====== SOURCE EXCERPT ======
I t says something about the Icelandic forefathers that they repeatedly built settlements in the wrong places. The small but cozy village of Stokkseyri in the South of Iceland is a clear and present example of this.
Settled as a spot for fishing on a sandy and windy coast totally unsuitable for fishing activities. Naturally, fishing stopped here as soon as men saw the futility from such a horrible spot, many left for better pastures and harbors but they left behind quite a bit of fine old buildings. Old in the Icelandic sense which means 100 years or so. It is these buildings that are the main attraction for any visitor to this place nowadays.
The village belongs to the district of Arborg but a little over 400 people call Stokkseyri home. Which means that services are limited and over winter there is little on offer.
In high summer the place comes somewhat to life and Stokkseyri has made a name for itself for being a good spot for kayaking. A number of small natural canals crisscross the landscape and rowing here on a clear summer day can be good fun. Contact Kajak.is for details.
Should you have interest in the tough lives of the locals before the advent of the internet make a stop at Thuridarbud folk museum. You will be forgiven should you not find it but keep your eyes focused on a building that looks like a rubble of rocks overgrown with grass. This actually is an exact replica of the kind of turf and stone buildings Icelanders called home for centuries. Then spare a thought for the locals since life in Iceland was never very easy and anyone complaining now should be shot on sight. In fact, spare a few minutes to hear the story of Thuridur to get intimately acquainted with hardships in former times.
======
PROBLEM:
Reproduce the entire passage about Stokkseyri above, word for word.
====== INFORMATION PROVIDED ======
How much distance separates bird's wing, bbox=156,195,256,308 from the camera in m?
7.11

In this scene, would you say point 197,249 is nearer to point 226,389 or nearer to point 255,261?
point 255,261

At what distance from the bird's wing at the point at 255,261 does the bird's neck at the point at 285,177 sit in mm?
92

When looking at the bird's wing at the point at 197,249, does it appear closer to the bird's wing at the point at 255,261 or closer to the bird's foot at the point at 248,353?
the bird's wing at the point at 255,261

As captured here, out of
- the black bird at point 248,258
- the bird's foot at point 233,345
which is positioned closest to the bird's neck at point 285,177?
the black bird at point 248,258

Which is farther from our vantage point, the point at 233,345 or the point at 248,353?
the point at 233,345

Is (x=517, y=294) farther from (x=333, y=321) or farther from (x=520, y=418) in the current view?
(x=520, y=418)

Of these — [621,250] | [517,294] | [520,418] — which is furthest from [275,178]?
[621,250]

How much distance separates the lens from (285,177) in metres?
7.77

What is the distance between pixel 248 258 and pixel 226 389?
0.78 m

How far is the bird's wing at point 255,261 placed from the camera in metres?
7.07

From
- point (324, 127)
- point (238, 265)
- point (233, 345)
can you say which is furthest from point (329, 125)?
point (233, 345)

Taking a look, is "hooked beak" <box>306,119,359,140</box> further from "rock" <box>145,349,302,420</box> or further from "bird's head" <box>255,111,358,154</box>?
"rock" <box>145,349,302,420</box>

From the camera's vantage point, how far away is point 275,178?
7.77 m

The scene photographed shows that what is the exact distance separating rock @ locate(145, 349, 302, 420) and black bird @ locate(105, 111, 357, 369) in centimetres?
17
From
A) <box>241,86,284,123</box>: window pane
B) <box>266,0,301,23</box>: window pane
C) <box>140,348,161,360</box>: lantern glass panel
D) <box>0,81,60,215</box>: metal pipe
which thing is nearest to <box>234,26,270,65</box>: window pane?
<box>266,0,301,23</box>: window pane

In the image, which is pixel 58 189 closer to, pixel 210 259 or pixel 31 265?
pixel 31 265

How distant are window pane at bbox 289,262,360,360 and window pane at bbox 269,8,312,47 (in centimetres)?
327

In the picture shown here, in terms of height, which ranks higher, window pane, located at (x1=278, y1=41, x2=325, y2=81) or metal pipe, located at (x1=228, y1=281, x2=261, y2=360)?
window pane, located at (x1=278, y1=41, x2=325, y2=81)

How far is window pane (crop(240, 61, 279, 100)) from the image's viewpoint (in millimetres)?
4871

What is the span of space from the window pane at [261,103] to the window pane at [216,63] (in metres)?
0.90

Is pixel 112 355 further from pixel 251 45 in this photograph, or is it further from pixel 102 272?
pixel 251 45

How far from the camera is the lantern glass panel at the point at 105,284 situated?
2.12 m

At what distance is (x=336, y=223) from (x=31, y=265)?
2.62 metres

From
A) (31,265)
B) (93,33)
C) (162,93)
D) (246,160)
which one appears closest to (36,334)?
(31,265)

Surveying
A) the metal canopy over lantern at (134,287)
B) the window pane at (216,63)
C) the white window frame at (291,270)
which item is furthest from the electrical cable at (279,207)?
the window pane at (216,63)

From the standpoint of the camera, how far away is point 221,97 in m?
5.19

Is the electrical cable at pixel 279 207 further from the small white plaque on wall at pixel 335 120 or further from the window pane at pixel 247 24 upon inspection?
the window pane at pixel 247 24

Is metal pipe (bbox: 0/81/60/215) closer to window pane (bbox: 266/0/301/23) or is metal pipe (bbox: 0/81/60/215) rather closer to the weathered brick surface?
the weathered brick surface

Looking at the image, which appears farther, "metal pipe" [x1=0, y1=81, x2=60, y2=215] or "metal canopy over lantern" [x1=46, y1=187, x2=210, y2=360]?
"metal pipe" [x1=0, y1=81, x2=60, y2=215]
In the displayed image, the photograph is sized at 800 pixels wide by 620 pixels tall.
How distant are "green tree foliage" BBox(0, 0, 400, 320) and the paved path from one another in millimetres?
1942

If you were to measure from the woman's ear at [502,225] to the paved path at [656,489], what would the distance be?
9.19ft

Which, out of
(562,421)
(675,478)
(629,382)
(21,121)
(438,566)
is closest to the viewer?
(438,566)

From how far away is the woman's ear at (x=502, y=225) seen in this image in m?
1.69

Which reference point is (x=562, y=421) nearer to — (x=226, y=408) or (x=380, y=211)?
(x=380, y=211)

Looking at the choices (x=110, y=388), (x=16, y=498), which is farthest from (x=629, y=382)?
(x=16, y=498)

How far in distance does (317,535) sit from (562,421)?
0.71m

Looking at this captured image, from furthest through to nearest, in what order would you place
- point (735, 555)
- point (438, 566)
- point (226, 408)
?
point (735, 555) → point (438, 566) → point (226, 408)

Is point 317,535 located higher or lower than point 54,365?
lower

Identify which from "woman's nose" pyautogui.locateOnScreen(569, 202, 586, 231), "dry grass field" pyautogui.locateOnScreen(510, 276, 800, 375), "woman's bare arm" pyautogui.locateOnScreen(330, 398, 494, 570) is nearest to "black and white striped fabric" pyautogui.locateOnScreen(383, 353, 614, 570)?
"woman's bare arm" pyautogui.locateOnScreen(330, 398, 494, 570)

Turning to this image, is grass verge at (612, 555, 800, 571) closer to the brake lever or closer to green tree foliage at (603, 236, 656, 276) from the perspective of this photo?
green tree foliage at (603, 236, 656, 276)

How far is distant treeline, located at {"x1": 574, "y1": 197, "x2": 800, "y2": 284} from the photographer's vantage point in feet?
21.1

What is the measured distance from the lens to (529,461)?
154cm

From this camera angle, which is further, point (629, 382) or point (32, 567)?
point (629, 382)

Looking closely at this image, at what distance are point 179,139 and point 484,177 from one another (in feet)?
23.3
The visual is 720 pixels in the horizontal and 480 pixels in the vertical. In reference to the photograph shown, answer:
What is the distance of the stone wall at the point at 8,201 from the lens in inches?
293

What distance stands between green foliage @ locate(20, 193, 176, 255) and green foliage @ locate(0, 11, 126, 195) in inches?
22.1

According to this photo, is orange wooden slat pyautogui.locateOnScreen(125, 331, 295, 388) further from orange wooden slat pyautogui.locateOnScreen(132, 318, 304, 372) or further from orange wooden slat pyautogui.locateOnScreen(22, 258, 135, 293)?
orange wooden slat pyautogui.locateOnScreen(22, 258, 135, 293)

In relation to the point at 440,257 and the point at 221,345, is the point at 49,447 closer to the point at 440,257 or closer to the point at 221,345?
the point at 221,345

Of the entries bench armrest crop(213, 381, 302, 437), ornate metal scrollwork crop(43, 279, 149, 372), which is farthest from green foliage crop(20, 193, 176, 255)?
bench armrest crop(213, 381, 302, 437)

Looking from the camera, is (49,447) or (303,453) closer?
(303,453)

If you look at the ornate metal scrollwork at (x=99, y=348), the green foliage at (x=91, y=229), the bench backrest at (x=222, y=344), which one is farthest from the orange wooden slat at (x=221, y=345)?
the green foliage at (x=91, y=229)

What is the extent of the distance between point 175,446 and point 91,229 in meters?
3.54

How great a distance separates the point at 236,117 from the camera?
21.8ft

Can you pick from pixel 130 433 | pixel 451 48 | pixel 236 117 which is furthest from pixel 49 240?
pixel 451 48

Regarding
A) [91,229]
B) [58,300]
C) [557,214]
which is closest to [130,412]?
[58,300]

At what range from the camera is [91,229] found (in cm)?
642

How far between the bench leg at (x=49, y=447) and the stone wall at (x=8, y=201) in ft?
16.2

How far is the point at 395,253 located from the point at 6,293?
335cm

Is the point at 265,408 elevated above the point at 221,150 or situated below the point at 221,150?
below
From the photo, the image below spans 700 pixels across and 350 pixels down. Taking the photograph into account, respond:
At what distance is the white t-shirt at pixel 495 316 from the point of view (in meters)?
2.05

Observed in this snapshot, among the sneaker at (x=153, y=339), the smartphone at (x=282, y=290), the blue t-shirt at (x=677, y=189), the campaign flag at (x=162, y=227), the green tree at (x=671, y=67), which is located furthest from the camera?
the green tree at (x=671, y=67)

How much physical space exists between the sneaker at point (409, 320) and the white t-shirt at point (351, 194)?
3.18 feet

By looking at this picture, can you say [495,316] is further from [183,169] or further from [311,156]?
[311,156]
======
SOLUTION FOR THIS EXERCISE:
I t says something about the Icelandic forefathers that they repeatedly built settlements in the wrong places. The small but cozy village of Stokkseyri in the South of Iceland is a clear and present example of this.
Settled as a spot for fishing on a sandy and windy coast totally unsuitable for fishing activities. Naturally, fishing stopped here as soon as men saw the futility from such a horrible spot, many left for better pastures and harbors but they left behind quite a bit of fine old buildings. Old in the Icelandic sense which means 100 years or so. It is these buildings that are the main attraction for any visitor to this place nowadays.
The village belongs to the district of Arborg but a little over 400 people call Stokkseyri home. Which means that services are limited and over winter there is little on offer.
In high summer the place comes somewhat to life and Stokkseyri has made a name for itself for being a good spot for kayaking. A number of small natural canals crisscross the landscape and rowing here on a clear summer day can be good fun. Contact Kajak.is for details.
Should you have interest in the tough lives of the locals before the advent of the internet make a stop at Thuridarbud folk museum. You will be forgiven should you not find it but keep your eyes focused on a building that looks like a rubble of rocks overgrown with grass. This actually is an exact replica of the kind of turf and stone buildings Icelanders called home for centuries. Then spare a thought for the locals since life in Iceland was never very easy and anyone complaining now should be shot on sight. In fact, spare a few minutes to hear the story of Thuridur to get intimately acquainted with hardships in former times.